LISTING:
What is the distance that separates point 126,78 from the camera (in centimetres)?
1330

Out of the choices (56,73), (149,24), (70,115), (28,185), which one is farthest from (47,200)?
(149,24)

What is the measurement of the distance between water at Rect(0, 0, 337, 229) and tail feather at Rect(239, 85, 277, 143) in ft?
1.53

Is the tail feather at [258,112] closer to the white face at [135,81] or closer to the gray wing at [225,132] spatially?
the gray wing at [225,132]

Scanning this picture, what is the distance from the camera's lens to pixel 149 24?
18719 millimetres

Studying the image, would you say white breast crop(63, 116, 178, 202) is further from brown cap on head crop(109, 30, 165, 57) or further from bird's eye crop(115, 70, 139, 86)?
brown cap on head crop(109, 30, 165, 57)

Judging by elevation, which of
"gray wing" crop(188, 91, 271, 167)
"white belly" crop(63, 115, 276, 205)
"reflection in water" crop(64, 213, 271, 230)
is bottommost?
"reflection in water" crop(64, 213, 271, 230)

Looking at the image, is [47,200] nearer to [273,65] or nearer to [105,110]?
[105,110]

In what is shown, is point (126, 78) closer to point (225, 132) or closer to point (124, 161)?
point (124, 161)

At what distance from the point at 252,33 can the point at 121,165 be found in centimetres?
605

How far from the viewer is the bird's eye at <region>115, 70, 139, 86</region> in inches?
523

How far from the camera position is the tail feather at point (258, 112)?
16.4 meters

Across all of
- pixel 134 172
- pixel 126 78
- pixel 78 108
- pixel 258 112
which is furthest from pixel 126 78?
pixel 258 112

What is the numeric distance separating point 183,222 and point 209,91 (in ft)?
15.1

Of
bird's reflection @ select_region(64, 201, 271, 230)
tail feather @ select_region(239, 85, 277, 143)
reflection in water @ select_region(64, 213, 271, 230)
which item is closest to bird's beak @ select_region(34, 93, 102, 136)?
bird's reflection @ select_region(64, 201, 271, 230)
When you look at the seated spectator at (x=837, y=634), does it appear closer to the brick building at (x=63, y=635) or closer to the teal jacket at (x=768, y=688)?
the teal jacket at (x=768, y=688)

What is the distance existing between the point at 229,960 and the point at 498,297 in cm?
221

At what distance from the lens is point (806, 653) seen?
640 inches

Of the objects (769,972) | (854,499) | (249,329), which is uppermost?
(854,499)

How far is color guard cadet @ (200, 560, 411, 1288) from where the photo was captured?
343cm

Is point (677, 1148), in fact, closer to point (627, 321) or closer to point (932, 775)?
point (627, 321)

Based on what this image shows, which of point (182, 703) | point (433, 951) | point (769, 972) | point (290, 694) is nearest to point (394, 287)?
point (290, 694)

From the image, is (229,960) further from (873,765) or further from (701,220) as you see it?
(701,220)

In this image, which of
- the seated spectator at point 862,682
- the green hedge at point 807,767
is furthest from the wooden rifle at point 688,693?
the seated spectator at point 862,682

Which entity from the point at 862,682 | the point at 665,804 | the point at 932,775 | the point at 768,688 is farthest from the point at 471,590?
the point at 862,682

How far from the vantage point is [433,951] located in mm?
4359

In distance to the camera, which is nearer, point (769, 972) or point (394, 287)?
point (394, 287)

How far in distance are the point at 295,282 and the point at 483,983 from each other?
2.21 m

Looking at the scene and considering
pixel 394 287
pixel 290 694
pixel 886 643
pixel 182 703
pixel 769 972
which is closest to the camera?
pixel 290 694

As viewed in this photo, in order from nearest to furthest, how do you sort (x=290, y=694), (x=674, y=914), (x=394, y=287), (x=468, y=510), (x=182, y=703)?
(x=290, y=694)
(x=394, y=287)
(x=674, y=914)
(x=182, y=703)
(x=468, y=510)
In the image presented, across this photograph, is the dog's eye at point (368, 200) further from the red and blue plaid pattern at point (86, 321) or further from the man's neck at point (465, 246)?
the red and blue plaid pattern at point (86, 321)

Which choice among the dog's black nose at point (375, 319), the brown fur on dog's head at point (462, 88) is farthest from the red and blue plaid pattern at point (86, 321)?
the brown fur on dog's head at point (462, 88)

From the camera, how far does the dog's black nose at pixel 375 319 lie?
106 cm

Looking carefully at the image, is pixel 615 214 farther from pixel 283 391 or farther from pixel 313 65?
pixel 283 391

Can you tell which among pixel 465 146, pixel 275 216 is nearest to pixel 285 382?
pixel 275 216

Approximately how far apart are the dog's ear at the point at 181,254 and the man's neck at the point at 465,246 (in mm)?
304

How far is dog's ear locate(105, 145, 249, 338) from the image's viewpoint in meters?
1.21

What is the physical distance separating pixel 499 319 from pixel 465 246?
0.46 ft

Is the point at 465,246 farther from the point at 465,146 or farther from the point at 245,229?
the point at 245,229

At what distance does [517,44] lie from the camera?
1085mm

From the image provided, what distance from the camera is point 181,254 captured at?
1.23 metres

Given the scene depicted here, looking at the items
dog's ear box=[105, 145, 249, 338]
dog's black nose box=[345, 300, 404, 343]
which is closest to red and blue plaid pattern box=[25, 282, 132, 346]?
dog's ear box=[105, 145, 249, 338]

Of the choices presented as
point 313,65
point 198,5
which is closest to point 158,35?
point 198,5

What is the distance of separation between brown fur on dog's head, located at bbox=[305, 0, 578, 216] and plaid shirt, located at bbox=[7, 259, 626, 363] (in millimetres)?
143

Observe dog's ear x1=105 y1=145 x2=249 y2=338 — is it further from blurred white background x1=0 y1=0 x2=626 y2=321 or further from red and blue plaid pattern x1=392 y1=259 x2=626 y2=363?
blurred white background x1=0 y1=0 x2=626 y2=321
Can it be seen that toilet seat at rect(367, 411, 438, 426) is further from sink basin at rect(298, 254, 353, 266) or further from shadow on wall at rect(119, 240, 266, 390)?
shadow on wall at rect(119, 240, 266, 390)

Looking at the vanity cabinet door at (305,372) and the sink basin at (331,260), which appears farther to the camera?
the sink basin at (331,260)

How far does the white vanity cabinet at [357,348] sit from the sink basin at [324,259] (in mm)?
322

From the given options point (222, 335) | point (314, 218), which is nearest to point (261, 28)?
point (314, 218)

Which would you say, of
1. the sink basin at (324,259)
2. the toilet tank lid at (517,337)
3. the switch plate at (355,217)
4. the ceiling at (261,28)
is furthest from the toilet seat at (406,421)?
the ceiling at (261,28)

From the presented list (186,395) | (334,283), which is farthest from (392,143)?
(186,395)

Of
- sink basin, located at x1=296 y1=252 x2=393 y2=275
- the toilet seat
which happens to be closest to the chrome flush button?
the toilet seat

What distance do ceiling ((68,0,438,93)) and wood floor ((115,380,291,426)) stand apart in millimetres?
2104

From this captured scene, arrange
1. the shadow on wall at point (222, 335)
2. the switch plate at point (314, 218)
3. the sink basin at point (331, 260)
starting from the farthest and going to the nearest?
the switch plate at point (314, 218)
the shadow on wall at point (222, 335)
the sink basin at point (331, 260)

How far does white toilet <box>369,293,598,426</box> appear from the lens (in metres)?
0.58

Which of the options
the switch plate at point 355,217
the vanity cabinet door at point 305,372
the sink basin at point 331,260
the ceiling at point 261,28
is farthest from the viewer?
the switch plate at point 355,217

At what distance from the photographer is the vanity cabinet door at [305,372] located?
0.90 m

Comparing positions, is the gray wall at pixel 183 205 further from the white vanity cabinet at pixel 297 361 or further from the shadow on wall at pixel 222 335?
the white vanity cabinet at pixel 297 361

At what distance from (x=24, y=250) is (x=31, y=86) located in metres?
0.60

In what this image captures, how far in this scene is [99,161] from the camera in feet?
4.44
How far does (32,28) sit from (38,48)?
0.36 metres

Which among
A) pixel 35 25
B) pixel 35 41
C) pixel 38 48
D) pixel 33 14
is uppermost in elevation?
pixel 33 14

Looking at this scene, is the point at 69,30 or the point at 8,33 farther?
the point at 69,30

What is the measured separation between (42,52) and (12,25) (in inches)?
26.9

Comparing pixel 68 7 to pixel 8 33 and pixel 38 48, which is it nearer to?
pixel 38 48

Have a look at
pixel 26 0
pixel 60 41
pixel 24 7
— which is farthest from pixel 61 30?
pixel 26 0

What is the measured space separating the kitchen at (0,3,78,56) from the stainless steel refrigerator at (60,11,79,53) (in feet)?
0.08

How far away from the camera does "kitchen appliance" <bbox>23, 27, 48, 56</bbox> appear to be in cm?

EXERCISE DETAILS: Return, without any change, every line of the rows from the first line through the line containing "18719 millimetres", including that line.

FINISHED EXERCISE:
What is the distance that separates point 126,78 from the camera (in centimetres)?
1330

Out of the choices (56,73), (149,24), (70,115), (28,185), which one is farthest from (47,200)?
(149,24)

What is the measurement of the distance between water at Rect(0, 0, 337, 229) and tail feather at Rect(239, 85, 277, 143) in ft?
1.53

Is the tail feather at [258,112] closer to the white face at [135,81] or closer to the gray wing at [225,132] spatially?
the gray wing at [225,132]

Scanning this picture, what is the distance from the camera's lens to pixel 149 24?
18719 millimetres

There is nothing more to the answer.